# Work to complete
Search the entries below for the word "burst", then copy each line in which it is found.

# Materials provided

☆ ☆ ☆ ☆ ☆ ☆ ☆

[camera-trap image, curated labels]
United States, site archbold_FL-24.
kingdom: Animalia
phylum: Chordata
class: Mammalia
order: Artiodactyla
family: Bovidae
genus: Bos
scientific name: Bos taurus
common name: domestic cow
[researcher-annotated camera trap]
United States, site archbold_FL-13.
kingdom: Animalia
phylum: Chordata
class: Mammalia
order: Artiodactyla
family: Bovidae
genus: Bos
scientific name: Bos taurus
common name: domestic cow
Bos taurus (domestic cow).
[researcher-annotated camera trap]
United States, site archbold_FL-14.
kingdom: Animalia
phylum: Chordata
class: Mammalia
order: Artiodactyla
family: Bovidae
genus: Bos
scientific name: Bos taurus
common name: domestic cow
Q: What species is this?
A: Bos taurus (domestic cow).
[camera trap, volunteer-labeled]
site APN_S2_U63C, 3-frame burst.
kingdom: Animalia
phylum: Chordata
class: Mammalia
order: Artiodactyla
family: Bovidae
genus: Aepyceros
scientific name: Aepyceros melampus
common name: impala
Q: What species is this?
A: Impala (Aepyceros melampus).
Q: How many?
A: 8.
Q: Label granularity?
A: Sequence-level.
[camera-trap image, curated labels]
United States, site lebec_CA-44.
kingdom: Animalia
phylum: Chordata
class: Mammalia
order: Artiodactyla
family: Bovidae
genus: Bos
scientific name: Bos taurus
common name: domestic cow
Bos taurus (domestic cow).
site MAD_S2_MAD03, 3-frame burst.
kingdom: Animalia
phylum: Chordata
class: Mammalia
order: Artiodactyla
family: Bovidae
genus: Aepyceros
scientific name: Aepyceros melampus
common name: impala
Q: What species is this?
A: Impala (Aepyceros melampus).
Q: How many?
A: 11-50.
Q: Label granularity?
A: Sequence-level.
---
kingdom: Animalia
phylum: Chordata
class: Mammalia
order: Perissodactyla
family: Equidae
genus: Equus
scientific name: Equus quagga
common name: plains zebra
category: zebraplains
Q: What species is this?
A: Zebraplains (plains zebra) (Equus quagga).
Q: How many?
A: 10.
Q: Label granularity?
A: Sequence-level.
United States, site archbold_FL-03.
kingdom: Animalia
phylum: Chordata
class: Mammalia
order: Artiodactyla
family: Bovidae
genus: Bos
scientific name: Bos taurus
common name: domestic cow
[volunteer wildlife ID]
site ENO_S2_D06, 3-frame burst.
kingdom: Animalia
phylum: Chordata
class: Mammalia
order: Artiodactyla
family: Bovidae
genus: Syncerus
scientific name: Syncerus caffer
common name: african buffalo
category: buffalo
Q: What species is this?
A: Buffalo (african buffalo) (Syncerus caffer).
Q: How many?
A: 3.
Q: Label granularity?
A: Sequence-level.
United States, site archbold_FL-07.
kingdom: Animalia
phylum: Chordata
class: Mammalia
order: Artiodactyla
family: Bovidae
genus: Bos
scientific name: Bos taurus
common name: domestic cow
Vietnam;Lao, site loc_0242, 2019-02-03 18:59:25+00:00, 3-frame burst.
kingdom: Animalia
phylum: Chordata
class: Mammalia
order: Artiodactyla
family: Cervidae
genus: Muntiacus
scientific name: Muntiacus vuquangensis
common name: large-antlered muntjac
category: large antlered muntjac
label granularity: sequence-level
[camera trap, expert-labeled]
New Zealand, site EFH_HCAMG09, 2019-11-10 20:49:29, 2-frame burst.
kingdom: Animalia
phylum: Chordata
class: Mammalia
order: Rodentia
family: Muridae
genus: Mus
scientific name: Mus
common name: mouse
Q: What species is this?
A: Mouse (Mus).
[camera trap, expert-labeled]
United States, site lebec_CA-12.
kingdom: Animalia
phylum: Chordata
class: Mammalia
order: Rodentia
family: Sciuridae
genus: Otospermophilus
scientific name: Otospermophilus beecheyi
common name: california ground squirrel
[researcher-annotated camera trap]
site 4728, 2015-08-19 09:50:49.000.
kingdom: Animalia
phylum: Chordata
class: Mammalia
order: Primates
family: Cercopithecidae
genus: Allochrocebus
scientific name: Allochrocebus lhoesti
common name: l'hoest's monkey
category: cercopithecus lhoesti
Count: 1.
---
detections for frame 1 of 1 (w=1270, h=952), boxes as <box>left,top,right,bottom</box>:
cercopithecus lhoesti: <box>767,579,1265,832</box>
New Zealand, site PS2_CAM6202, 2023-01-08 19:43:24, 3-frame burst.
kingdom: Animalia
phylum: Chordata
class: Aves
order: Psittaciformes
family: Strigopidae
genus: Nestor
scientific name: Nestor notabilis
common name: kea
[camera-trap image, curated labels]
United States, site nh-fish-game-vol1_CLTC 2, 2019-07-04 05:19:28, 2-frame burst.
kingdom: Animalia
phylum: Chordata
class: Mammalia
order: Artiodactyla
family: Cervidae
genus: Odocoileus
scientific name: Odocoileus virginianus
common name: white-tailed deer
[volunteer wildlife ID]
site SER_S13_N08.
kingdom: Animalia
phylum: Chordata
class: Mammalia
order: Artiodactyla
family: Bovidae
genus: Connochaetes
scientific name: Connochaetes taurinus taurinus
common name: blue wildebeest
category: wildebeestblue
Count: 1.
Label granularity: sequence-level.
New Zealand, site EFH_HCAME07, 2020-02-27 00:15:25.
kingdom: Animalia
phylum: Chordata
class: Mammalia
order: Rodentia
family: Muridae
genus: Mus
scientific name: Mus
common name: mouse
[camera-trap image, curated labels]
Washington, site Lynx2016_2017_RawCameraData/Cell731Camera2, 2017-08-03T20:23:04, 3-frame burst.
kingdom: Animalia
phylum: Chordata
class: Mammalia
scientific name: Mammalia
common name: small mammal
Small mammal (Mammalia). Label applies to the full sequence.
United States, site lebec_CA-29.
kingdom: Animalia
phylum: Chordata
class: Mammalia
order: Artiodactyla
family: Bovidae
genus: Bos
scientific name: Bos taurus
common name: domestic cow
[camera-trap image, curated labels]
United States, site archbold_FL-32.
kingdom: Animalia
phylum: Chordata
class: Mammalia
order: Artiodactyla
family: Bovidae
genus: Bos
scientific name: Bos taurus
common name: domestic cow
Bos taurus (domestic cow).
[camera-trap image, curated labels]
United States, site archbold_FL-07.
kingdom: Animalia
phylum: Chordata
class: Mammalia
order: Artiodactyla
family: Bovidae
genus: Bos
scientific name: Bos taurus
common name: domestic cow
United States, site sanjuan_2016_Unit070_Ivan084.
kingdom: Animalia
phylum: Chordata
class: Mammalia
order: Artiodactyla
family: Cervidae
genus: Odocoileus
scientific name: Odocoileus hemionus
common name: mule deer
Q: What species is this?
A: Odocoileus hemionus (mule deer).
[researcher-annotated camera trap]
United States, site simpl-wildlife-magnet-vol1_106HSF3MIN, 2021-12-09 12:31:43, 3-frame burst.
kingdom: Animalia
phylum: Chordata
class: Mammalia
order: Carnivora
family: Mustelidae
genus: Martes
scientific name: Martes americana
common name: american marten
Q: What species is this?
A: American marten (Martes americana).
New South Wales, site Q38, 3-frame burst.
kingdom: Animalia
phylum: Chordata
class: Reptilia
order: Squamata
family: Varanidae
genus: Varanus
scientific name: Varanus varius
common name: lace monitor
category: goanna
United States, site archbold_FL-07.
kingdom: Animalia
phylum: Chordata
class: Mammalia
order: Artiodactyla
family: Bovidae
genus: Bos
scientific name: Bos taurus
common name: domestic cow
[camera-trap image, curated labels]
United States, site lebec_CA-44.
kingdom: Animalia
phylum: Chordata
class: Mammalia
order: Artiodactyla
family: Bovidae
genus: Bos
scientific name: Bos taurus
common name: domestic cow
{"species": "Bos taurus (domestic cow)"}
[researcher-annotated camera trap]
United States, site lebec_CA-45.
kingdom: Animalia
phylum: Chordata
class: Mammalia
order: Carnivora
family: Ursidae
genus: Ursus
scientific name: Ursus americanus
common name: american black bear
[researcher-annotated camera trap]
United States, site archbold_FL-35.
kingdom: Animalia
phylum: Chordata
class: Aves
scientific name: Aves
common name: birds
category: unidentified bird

☆ ☆ ☆ ☆ ☆ ☆ ☆

# Response to this exercise
site APN_S2_U63C, 3-frame burst.
site MAD_S2_MAD03, 3-frame burst.
site ENO_S2_D06, 3-frame burst.
Vietnam;Lao, site loc_0242, 2019-02-03 18:59:25+00:00, 3-frame burst.
New Zealand, site EFH_HCAMG09, 2019-11-10 20:49:29, 2-frame burst.
New Zealand, site PS2_CAM6202, 2023-01-08 19:43:24, 3-frame burst.
United States, site nh-fish-game-vol1_CLTC 2, 2019-07-04 05:19:28, 2-frame burst.
Washington, site Lynx2016_2017_RawCameraData/Cell731Camera2, 2017-08-03T20:23:04, 3-frame burst.
United States, site simpl-wildlife-magnet-vol1_106HSF3MIN, 2021-12-09 12:31:43, 3-frame burst.
New South Wales, site Q38, 3-frame burst.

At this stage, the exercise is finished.